My own personal stop light pastime is watching the other vehicles and their drivers around me. This, which I have discovered is also a common pastime for others at red lights, has yielded other observations of dubious relevance and led me to believe that one could learn a great deal about humans simply by analyzing our driving habits (and I am not solely referencing their ability to reveal those with anger issues).

I was spending a blazing hot summer day in Springfield behind a red light. Actually, not the whole day, but clearly everyone else wasn’t as at peace with the A/C blasting and music flowing while they waited for the light to change. I watched the lane of traffic stopped to my right as the car behind the first car in line rolled forward, closer to the other’s bumper. Looking up at the light, I noted that it was nowhere near our turn; I glanced back at the right lane. Behind the second car, the third car rolled up a few feet as well. Not to be outdone, the car behind it immediately moved up as well.

The car in front of me rolled forward. I almost let off the brake. By this time it had occurred to me that this rolling-forward-at-stop-lights phenomenon had never occurred to me before. Somehow I never really paid attention to it—I just tended to roll forward too. Now I was puzzled as to why, since it struck me as completely illogical.

# [WHAT YOU HAVE TO DO]
Reproduce verbatim the stretch of the stop-light passage from "The car in front" through "as completely illogical.".

# [SUPPLIED MATERIAL]

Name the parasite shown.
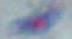
This is Toxoplasma gondii.

magnification = 1000x
modality = micrograph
Outline each blood parasite and name the species.
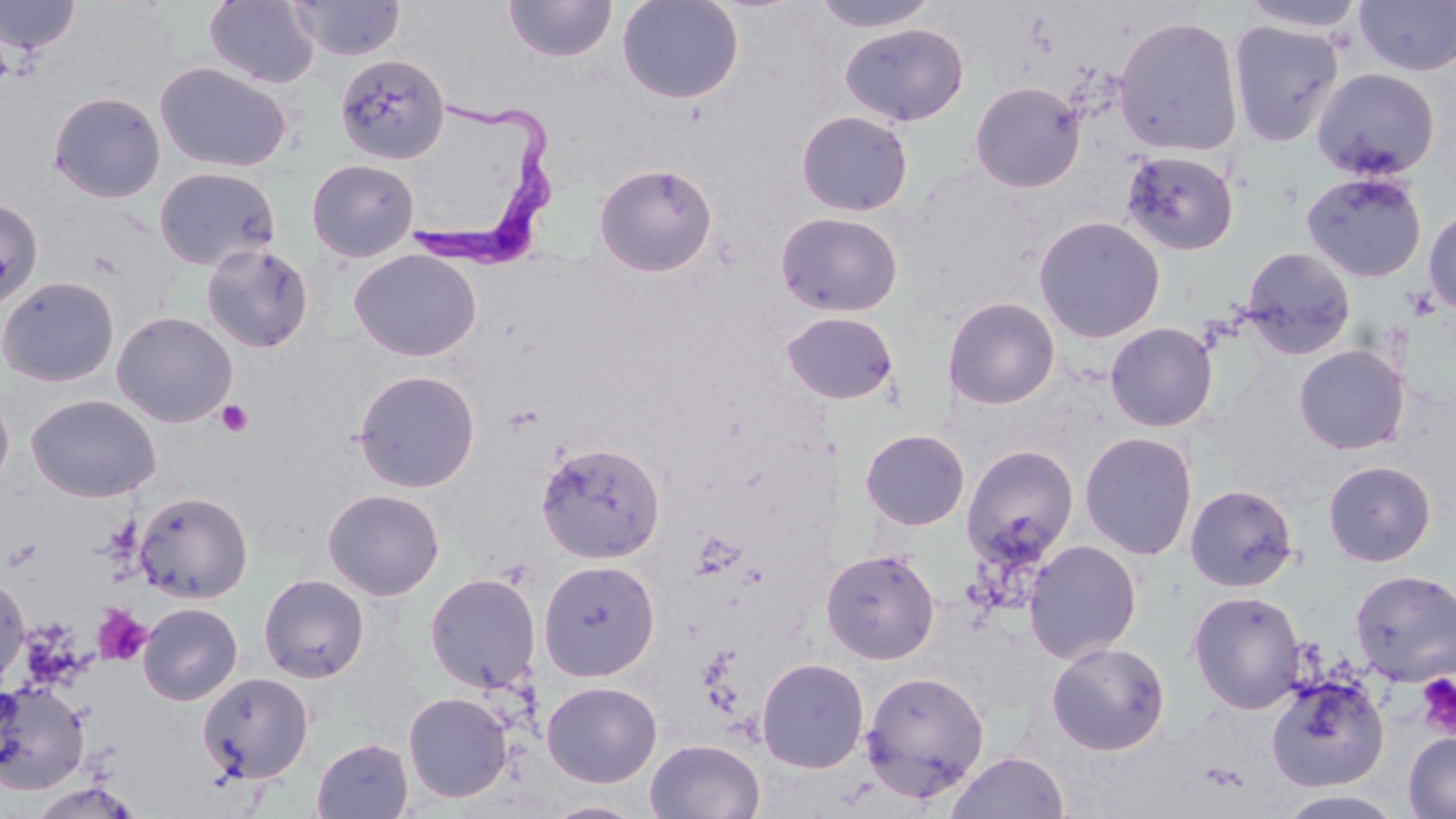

# [EXERCISE RESULT]
The car in front of me rolled forward. I almost let off the brake. By this time it had occurred to me that this rolling-forward-at-stop-lights phenomenon had never occurred to me before. Somehow I never really paid attention to it—I just tended to roll forward too. Now I was puzzled as to why, since it struck me as completely illogical.